**What is required:** Turn everything from the line containing "At what distance" down to the end of the records into a two-column CSV with the columns text and answer. Give one row per record, with each value in its own quoted field and any line breaks replaced by spaces.

**Records for this exercise:**
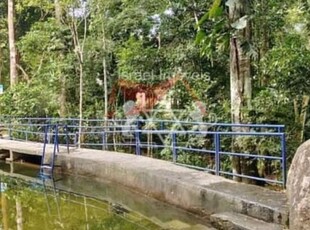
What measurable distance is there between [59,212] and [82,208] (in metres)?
0.36

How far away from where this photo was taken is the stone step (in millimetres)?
4596

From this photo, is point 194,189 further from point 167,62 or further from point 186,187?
point 167,62

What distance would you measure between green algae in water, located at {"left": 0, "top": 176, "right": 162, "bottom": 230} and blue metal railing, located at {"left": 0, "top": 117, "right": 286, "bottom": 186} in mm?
1447

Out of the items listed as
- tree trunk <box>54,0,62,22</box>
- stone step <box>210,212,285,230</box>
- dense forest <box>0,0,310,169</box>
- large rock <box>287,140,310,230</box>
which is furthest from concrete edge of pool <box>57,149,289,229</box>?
tree trunk <box>54,0,62,22</box>

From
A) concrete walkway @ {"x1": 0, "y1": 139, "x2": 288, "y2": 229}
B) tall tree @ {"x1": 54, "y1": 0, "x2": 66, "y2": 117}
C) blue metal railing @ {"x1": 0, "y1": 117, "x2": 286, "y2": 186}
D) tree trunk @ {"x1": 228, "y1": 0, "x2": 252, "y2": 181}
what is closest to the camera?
concrete walkway @ {"x1": 0, "y1": 139, "x2": 288, "y2": 229}

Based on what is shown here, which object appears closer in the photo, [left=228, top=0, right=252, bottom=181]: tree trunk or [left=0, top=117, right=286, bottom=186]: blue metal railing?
[left=0, top=117, right=286, bottom=186]: blue metal railing

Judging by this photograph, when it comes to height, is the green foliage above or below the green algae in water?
above

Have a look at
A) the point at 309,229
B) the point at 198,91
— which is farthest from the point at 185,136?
the point at 309,229

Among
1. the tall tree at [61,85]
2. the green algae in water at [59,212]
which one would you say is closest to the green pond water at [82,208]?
the green algae in water at [59,212]

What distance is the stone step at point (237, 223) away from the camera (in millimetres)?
4596

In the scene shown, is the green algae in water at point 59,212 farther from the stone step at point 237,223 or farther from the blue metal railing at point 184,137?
the blue metal railing at point 184,137

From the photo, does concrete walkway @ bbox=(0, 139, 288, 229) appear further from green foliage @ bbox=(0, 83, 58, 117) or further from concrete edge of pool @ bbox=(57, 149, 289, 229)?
green foliage @ bbox=(0, 83, 58, 117)

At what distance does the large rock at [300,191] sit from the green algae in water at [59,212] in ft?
7.01

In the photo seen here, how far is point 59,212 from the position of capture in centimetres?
673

**Full response:**
text,answer
"At what distance does the large rock at [300,191] sit from the green algae in water at [59,212] in ft?","7.01"
"In the photo seen here, how far is point 59,212 from the position of capture in centimetres?","673"